Arthroplasty is a successful and nowadays essential surgery. In patients suffering from end-stage joint destruction due to osteoarthritis or secondary to rheumatoid arthritis (RA) or other conditions, it significantly improves quality of life by reducing pain, restoring function, and increasing physical activity. Rather infrequently, metals released from implant materials cause local and systemic complications (1).

Peri-implant osteolysis is a highly prevalent non-infectious local complication and known to be driven by chronic innate immune responses to wear particles, whereas the pathogenesis of rarely occurring acute or chronic inflammation due to delayed type hypersensitivity (DTH) is mediated by an adaptive immune response (2).

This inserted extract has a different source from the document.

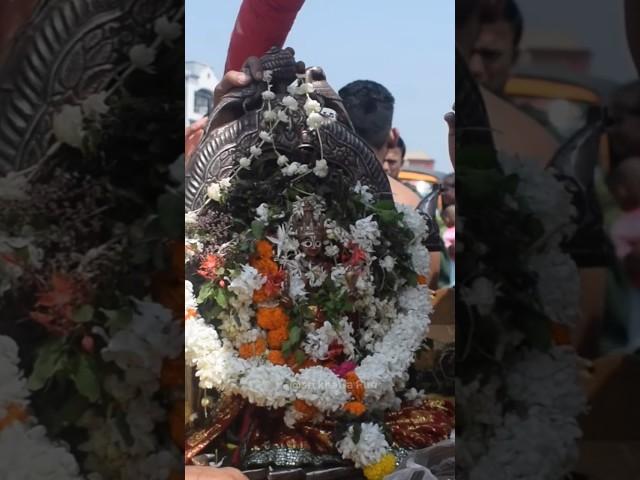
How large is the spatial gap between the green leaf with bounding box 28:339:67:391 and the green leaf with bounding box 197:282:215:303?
2025 millimetres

In early-onset osteolysis both processes are described to be tightly intertwined (3). Classical symptoms of an acute periprosthetic joint inflammation are most commonly related to bacteria induced periprosthetic joint infection (PJI). However, after microbiological exclusion of septic complications, the differential diagnosis of sterile metal-related hypersensitivity remains conceivable (4). Multiple factors influence the outcome of the inflammatory processes and their biological consequences, such as elemental composition and chemical speciation of wear debris, exposure level and exposure duration as well as the local environment (5, 6). Materials used in arthroplasty hold the potential to induce DTH reactions. In particular, metals such as nickel, cobalt and chromium are attributed to DTH (7), whereas the chemical speciation and protein interaction of these metals determine their immunogenicity (8, 9). Metal ions and particles released due to corrosion processes are linked to adaptive immune responses in arthroplasty (10). Titanium-, cobalt- and chromium-containing particles were detected in periprosthetic compartments with cobalt and chromium present in the non-particulate/ionic state (11). Beside metal ions, other compounds used in arthroplasty like initiators of the polymerization of methyl methacrylate (bone cement) are known sensitizers (12). Antibiotic additives of bone cement are also known to have sensitization capacity (13).

Metal ions and other sensitizing compounds have the potential to bind self-peptides or self-proteins and form haptens (14). In cutaneous and drug-associated DTH these haptens can act as antigens and, upon subsequent exposure, cause clonal expansion of specific effector memory T cells and clinical manifestation of acute inflammation. Comparable mechanisms, characterized by perivascular lymphocytic infiltrate, have been identified in the peri-implant membrane (15). DTH reactions beyond the peri-implant membrane in the adjacent bone marrow are currently proposed and discussed (16).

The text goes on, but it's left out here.